DATA EXTRACT —
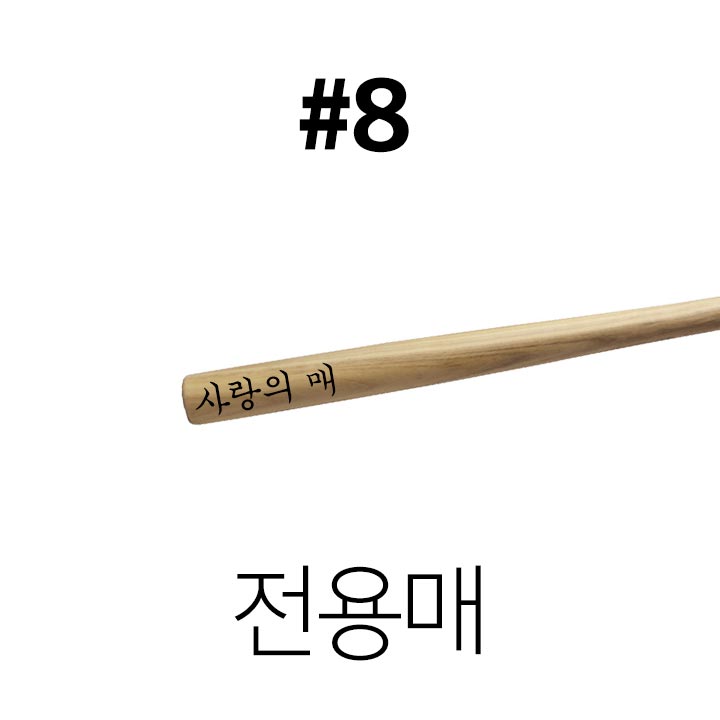 축제노래방 이미지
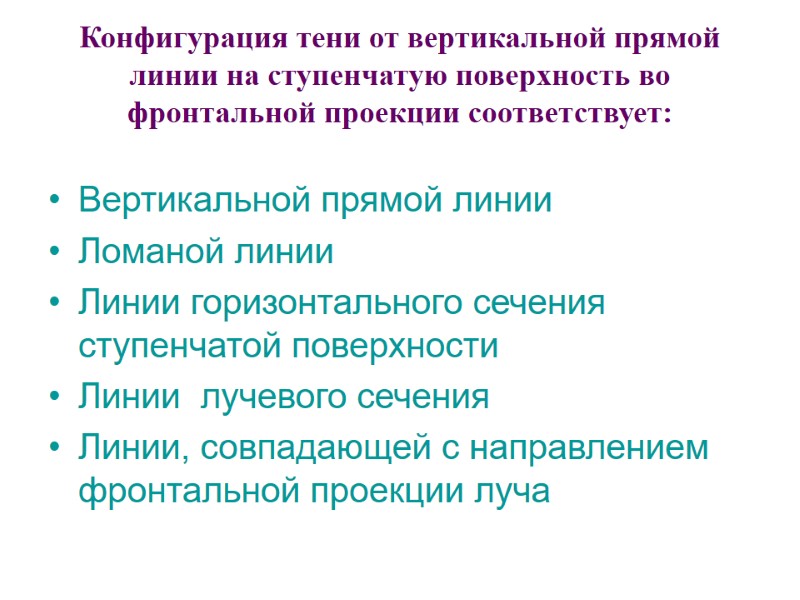 Конфигурация тени от вертикальной прямой линии на ступенчатую поверхность во фронтальной проекции соответствует: 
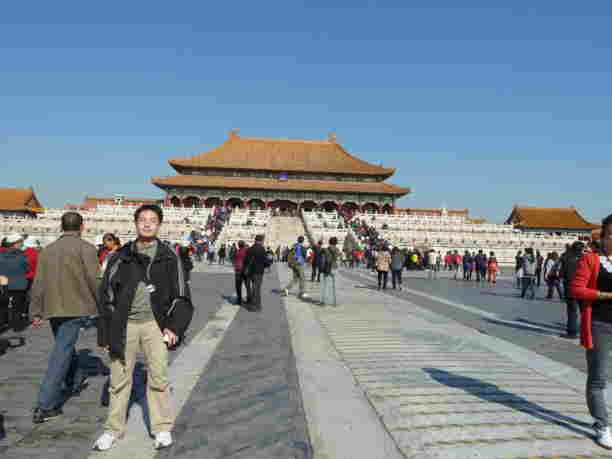 The Forbidden City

ASSIGNMENT — Print all the lines above exactly as they are, but without the pictures.

RESULT —
 축제노래방 이미지
 Конфигурация тени от вертикальной прямой линии на ступенчатую поверхность во фронтальной проекции соответствует: 
 The Forbidden City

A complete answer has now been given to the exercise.